Bug introduced by commit c54419321455631079c
("GRE: Refactor GRE tunneling code.")
Reported-by: Steinar H. Gunderson <[email protected]>
Signed-off-by: Steven Rostedt <[email protected]>
Signed-off-by: Eric Dumazet <[email protected]>
---
include/net/ip_tunnels.h | 6 +++---
net/ipv4/ip_tunnel.c | 4 ++--
2 files changed, 5 insertions(+), 5 deletions(-)
diff --git a/include/net/ip_tunnels.h b/include/net/ip_tunnels.h
index 40b4dfc..1be442f 100644
--- a/include/net/ip_tunnels.h
+++ b/include/net/ip_tunnels.h
@@ -95,10 +95,10 @@ struct ip_tunnel_net {
int ip_tunnel_init(struct net_device *dev);
void ip_tunnel_uninit(struct net_device *dev);
void ip_tunnel_dellink(struct net_device *dev, struct list_head *head);
-int __net_init ip_tunnel_init_net(struct net *net, int ip_tnl_net_id,
- struct rtnl_link_ops *ops, char *devname);
+int ip_tunnel_init_net(struct net *net, int ip_tnl_net_id,
+ struct rtnl_link_ops *ops, char *devname);
-void __net_exit ip_tunnel_delete_net(struct ip_tunnel_net *itn);
+void ip_tunnel_delete_net(struct ip_tunnel_net *itn);
void ip_tunnel_xmit(struct sk_buff *skb, struct net_device *dev,
const struct iphdr *tnl_params, const u8 protocol);
diff --git a/net/ipv4/ip_tunnel.c b/net/ipv4/ip_tunnel.c
index 7c79cf8..e189db4 100644
--- a/net/ipv4/ip_tunnel.c
+++ b/net/ipv4/ip_tunnel.c
@@ -853,7 +853,7 @@ void ip_tunnel_dellink(struct net_device *dev, struct list_head *head)
}
EXPORT_SYMBOL_GPL(ip_tunnel_dellink);
-int __net_init ip_tunnel_init_net(struct net *net, int ip_tnl_net_id,
+int ip_tunnel_init_net(struct net *net, int ip_tnl_net_id,
struct rtnl_link_ops *ops, char *devname)
{
struct ip_tunnel_net *itn = net_generic(net, ip_tnl_net_id);
@@ -899,7 +899,7 @@ static void ip_tunnel_destroy(struct ip_tunnel_net *itn, struct list_head *head)
unregister_netdevice_queue(itn->fb_tunnel_dev, head);
}
-void __net_exit ip_tunnel_delete_net(struct ip_tunnel_net *itn)
+void ip_tunnel_delete_net(struct ip_tunnel_net *itn)
{
LIST_HEAD(list);
From: Eric Dumazet <[email protected]>
Date: Thu, 06 Jun 2013 20:59:48 -0700
> On Thu, 2013-06-06 at 23:06 -0400, Steven Rostedt wrote:
>> On Fri, Jun 07, 2013 at 12:16:56AM +0200, Steinar H. Gunderson wrote:
>> > Hi,
>> >
>> > In 3.10.0-rc4, I get this on boot:
>> >
>> > [ 16.871043] BUG: unable to handle kernel NULL pointer dereference at 0000000000000003
>> > [ 16.879453] IP: [<ffffffffa0e52002>] 0xffffffffa0e52001
>>
>> Strange, kallsyms should have registered the address already, even if it
>> crashed on early module load.
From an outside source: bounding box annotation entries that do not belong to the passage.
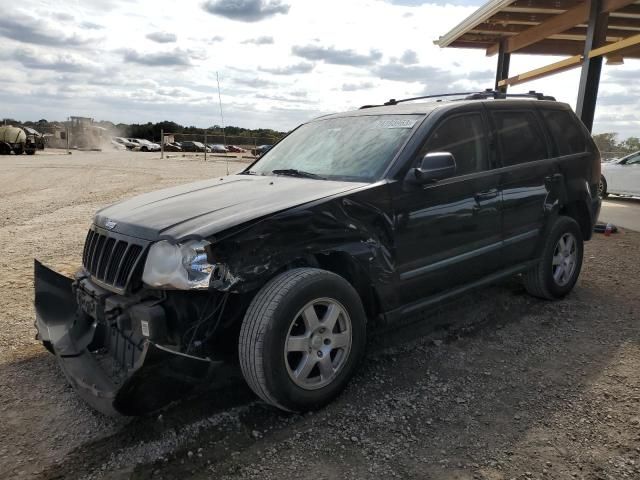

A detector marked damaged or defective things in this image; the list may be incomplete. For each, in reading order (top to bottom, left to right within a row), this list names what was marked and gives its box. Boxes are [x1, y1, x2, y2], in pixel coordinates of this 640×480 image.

detached bumper piece [33, 260, 210, 414]
damaged front bumper [35, 260, 214, 414]
broken headlight [142, 239, 212, 288]
crumpled hood [92, 173, 368, 240]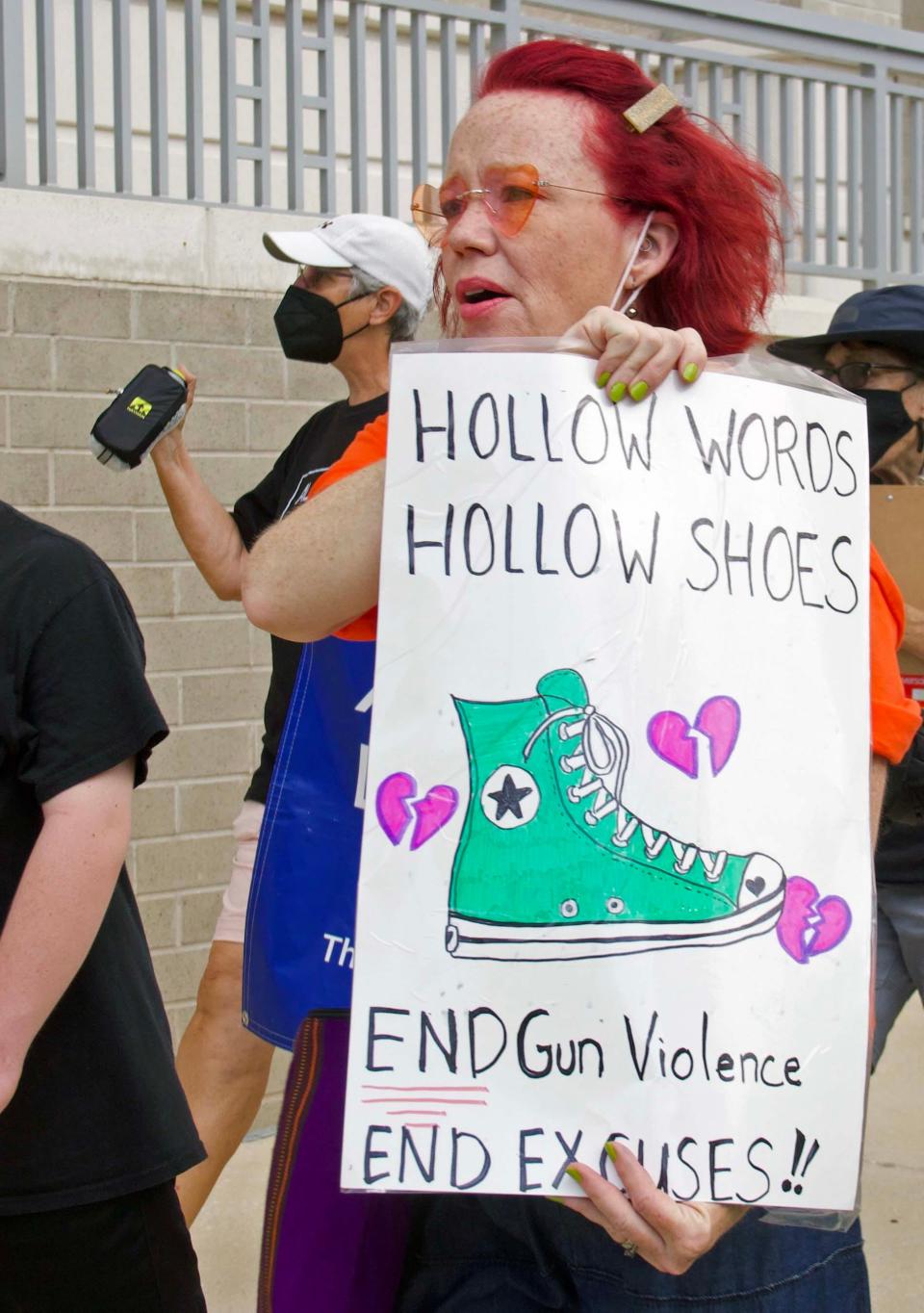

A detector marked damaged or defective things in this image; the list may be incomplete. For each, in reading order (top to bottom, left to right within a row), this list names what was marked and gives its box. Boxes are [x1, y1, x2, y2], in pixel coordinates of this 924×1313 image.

broken heart drawing [651, 697, 743, 778]
broken heart drawing [377, 766, 460, 847]
broken heart drawing [778, 878, 847, 963]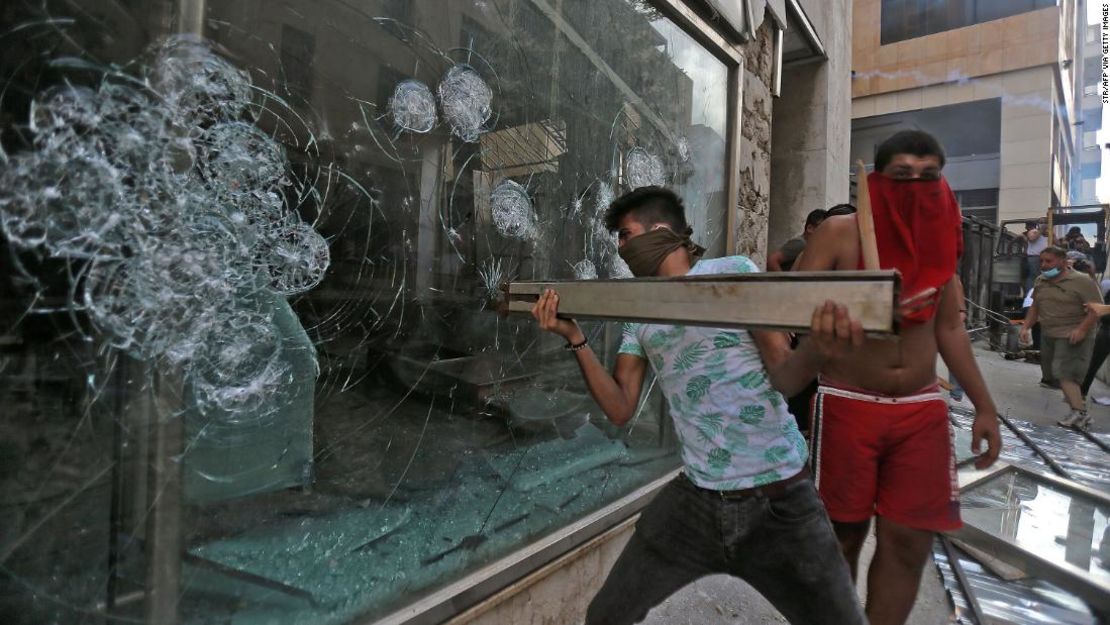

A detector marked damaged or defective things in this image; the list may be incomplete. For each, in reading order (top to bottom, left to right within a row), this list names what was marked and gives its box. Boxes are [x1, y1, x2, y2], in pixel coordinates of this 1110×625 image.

shattered glass window [2, 2, 740, 620]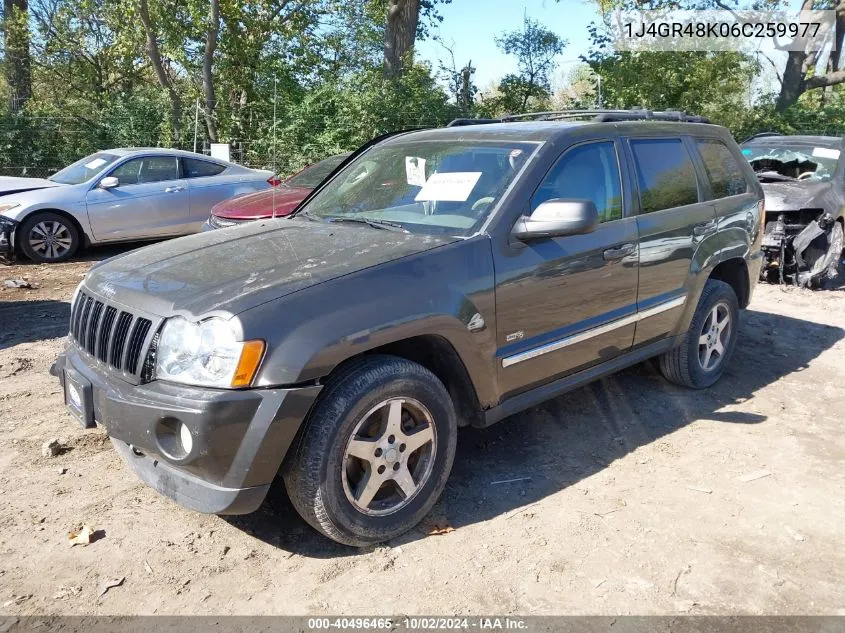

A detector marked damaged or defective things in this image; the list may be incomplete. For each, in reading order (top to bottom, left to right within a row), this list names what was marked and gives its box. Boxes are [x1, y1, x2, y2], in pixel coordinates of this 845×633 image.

damaged vehicle [740, 133, 840, 286]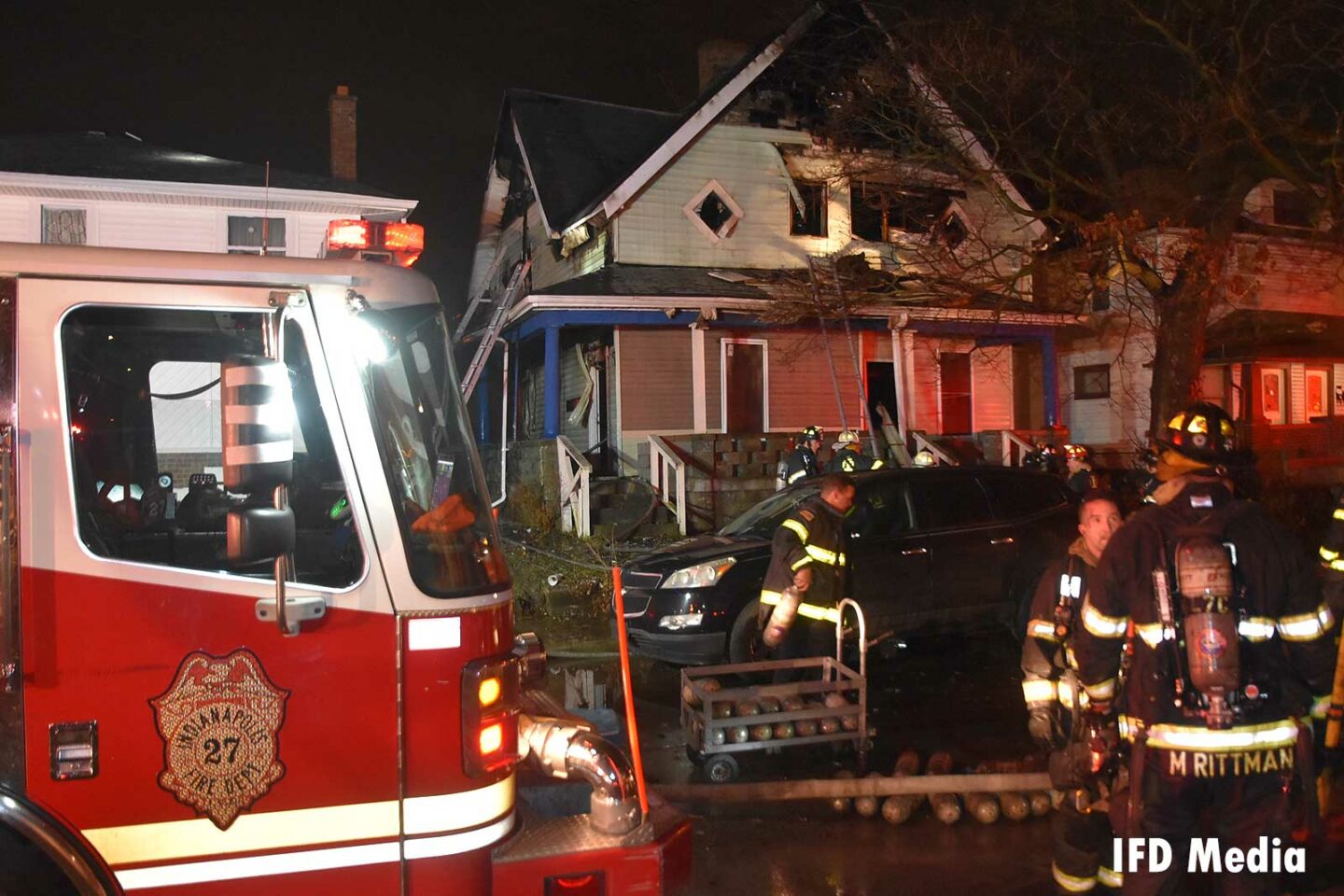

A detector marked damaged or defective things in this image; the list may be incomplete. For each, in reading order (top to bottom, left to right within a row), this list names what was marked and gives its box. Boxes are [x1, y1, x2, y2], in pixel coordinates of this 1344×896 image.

broken window [784, 181, 828, 236]
charred window opening [784, 182, 828, 236]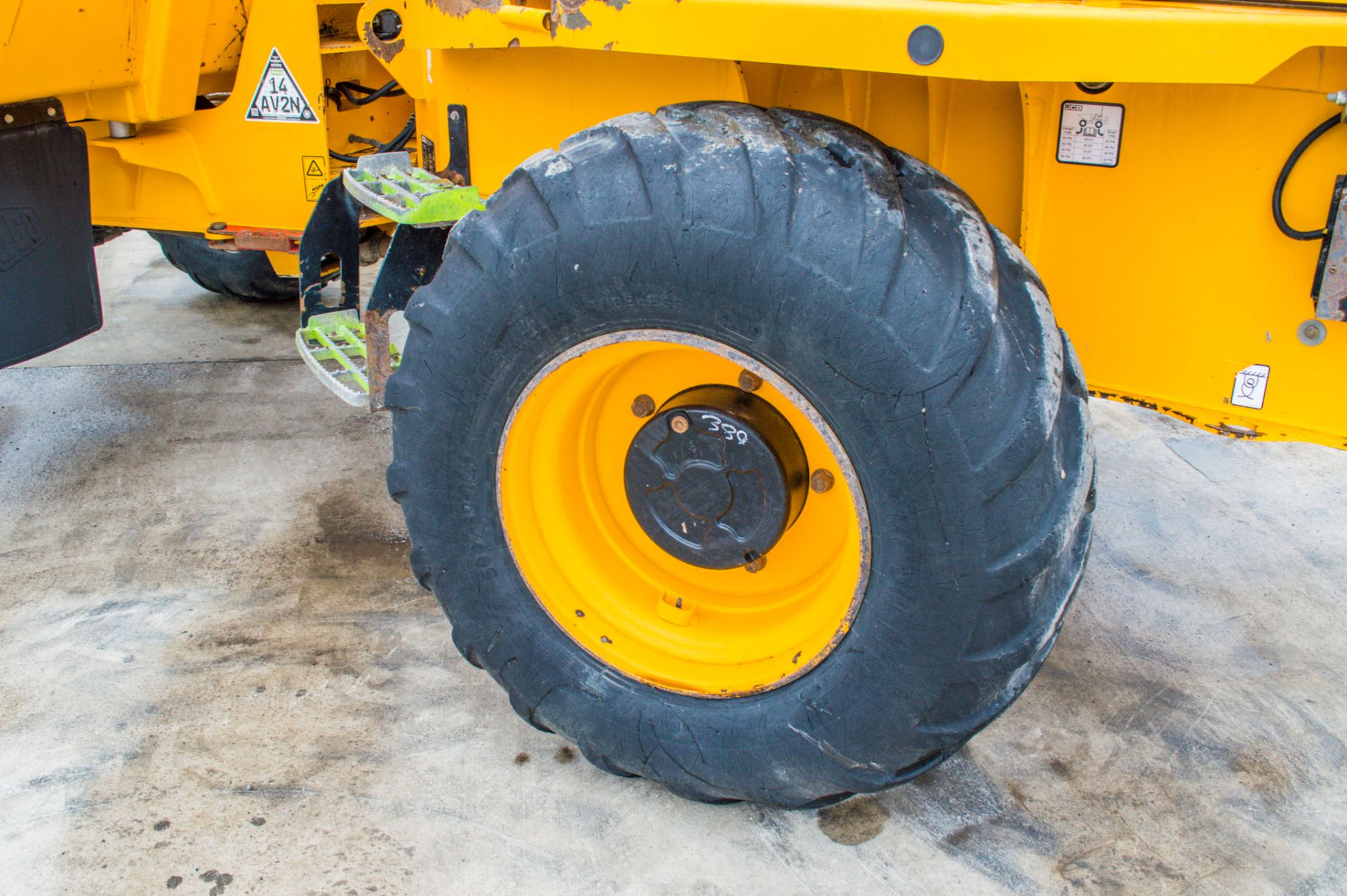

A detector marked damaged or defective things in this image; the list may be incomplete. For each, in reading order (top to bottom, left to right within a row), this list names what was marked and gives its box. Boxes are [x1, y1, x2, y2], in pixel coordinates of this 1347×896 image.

Not sure why it's not reporting it. Well,
>> it seems to have reported some of the symbols of ip_gre below. Maybe
>> this pointer is just totally screwed up.
>
> I could not reproduce this here.
>
> Steinar, please make sure you recompiled your modules, because this
> looks like you loaded old modules.
I applied Eric's fixed version of the patch, thanks.